As much as it pains me to admit it, I’m getting a little…well pudgy. 🙁 My clothes are definitely not fitting the way they used to and I’ve noticed my energy levels are starting to drop. That’s always been an indicator to me that I need to drop some weight. I could probably stand to lose about 20 pounds, but I’m going to aim for 10 right now. I gave serious thought to joining Weight Watchers again (I lost close to 40 pounds in 2009), but have decided against for several reasons (the cost, the closest meeting is difficult to get to, I don’t like the leader at the meeting at work), but I’ve heard decent things about My Fitness Pal, so I’m going to give that a shot. I start today so wish me luck!
I realize my menu plan isn’t 100% healthy, but I’m a firm believer in a) eating what’s on hand and b) not depriving yourself. My biggest problem has always been portion control so that’s really what I’m going to be focusing on. I’m also aiming to either walk or do pilates three times this week.

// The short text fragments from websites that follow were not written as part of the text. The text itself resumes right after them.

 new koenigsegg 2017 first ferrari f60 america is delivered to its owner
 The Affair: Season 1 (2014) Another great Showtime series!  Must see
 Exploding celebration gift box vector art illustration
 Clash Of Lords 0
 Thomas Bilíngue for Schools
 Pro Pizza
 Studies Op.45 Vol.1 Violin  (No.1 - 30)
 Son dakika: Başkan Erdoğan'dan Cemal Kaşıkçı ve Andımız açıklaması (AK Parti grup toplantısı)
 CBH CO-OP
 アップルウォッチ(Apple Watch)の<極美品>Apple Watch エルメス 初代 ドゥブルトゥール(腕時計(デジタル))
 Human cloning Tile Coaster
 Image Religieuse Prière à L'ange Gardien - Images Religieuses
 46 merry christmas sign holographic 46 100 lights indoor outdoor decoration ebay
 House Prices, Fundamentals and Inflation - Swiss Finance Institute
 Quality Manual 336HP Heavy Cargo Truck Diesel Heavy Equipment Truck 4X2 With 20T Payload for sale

Sunday: Horseradish meatloaf, mashed potatoes, peas (dinner with my parents)
Monday: Pasta with pesto (recipe coming tomorrow!)
Tuesday: Balsamic chicken with mushrooms, broccoli
Thursday: Baked orzo with fontina and peas (bumped from last week)
Friday: My friend Lydia is coming into town, so maybe we’ll probably go out
Breakfasts will be brown butter banana muffins (okay not healthy, but I’ll just eat one 🙂 ), bagelfuls (also with surprising low stats), and fruit. Lunches are leftovers and sandwiches as needed. Snacks will be apples with homemade dulce de leche, yogurt, and carrots with hummus.
What’s on your menu this week? Anyone else trying to eat a little healthier this fall?